Notice how the gist of the message Bacchus brings is framed in the text that’s been passed down through history in terms of the loss of each other:


“Why do you grieve and mourn, brother? If I have been taken from you in body, I am still with you in the bond of union, chanting and reciting, ‘I will run the way of thy commandments, when thou has enlarged my heart.’ Hurry then, yourself, brother, through beautiful and perfect confession to pursue and obtain me, when finishing the course. For the crown of justice for me is with you.”
(John Boswell’s translation)


No one worried about whether this was or was not a romantic sexual relationship between two warrior lovers – they apparently didn’t care – for 1,600 years. But then a distinguished Yale University medieval historian, John Boswell began looking at pre-modern documents without the modern institutional bias that dominated medieval Church historians, who were mostly Roman Catholic.
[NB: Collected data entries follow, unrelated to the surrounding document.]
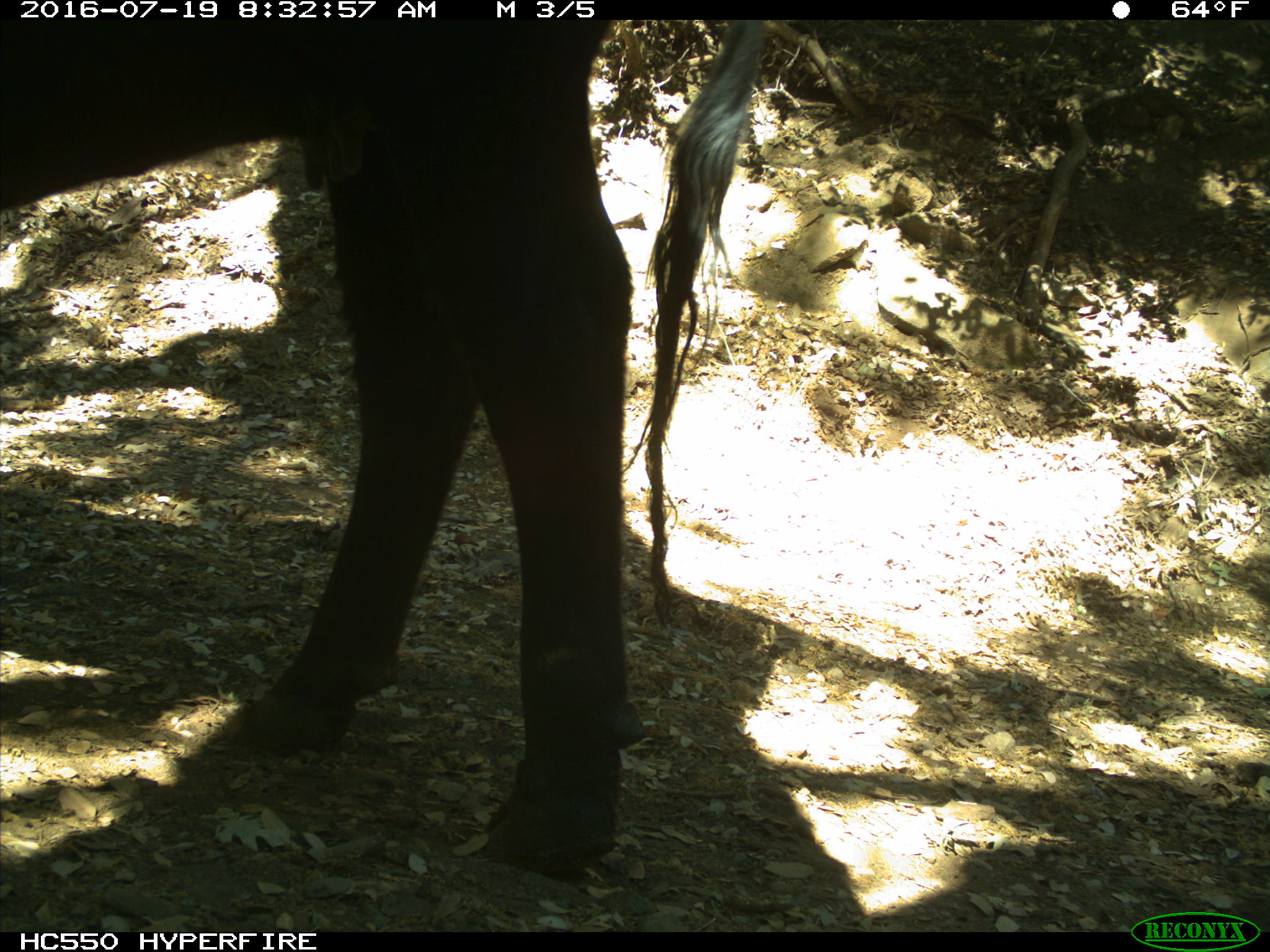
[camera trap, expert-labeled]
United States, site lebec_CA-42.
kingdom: Animalia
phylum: Chordata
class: Mammalia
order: Artiodactyla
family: Bovidae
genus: Bos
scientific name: Bos taurus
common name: domestic cow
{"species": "Bos taurus (domestic cow)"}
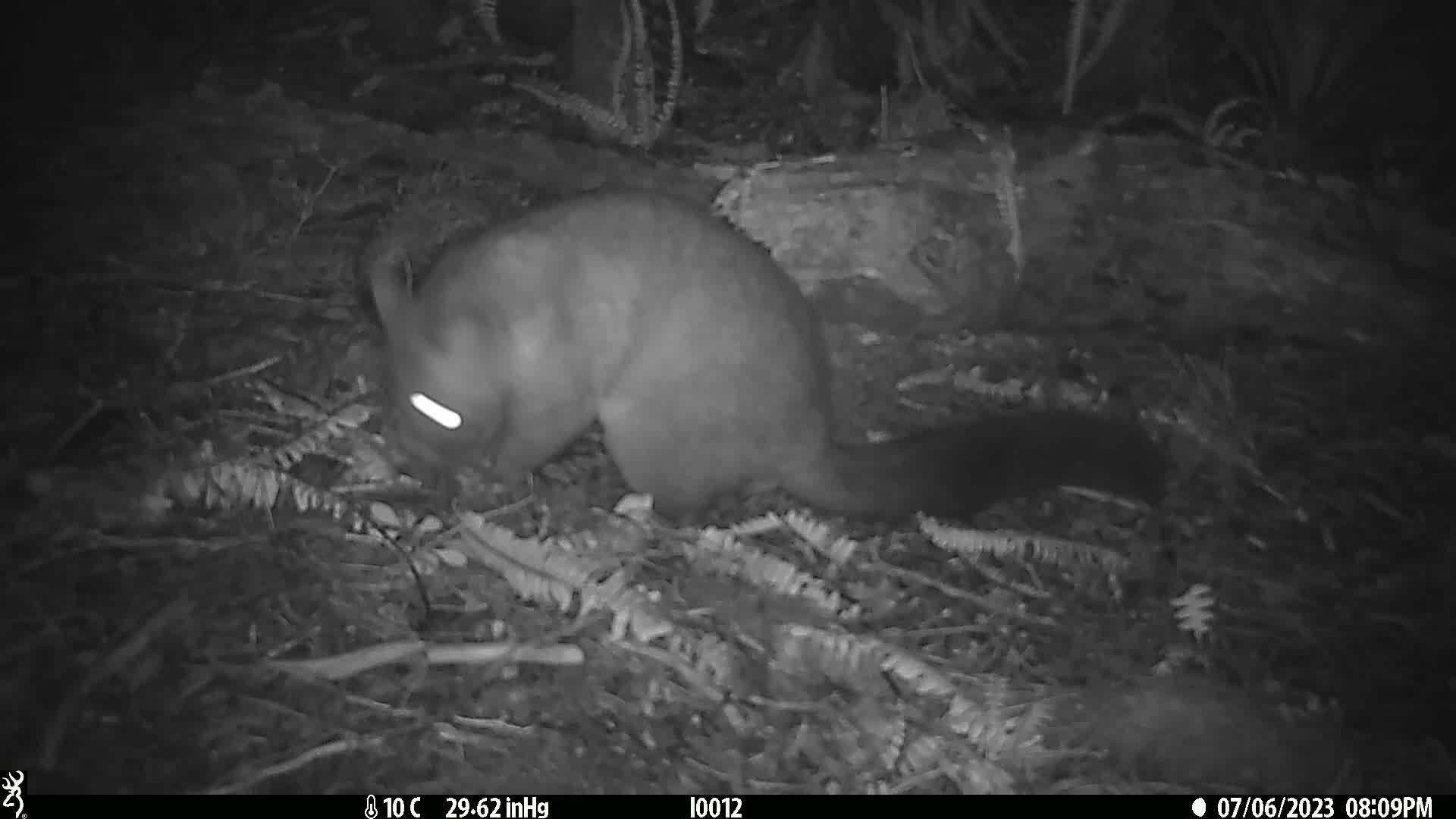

Boswell knew he was fighting the establishment’s entrenched homophobic traditions. Thus, all his writings are dominated by careful methodological historical discussions, extensive footnotes (almost half of each book), appendices, original documents, and translations as evidence for his upending of medieval studies.


The response to his work was both wide praise and expected and predictable conservative criticisms. But through it all, Sergius and Bacchus remained as icons of an intimate same-sex relationship that homophobia only tried to erase in this past quarter century.

We recognize that historians can’t know with certainty the real history of this couple, described in the oldest material we have about them as erastai (probably “lovers’). But what we do know is that their sainthood was celebrated down through history as a model of male-male love for each other without fear of what that meant about the intimate, romantic or sexual nature of their relationship.


Only in the last decades with modern homophobia has anyone tried to argue that they weren’t as intimate as the documents we have say they likely were, though most of the criticism of Boswell’s work is meant to reject his suggestions that there were same-sex union ceremonies for romantic couples in the pre-modern church that invoked the two.


All in all, though, why not recognize the centuries long idealization of Sergius’ and Bacchus’ deep, even romantic, love for each other? And why not celebrate such deep love wherever it is pictured?

Homophobia?  Too subversive of anti-LGBTQ dogma? Too threatening to authorized anti-gay Church institutional historical claims?

Is the fear of such ideas too much that it means some have to reject even the possibility of such love? Or are the rejectors still products of a modern straight-acting macho culture where a male soldier can get a medal for killing another man but get killed for loving one?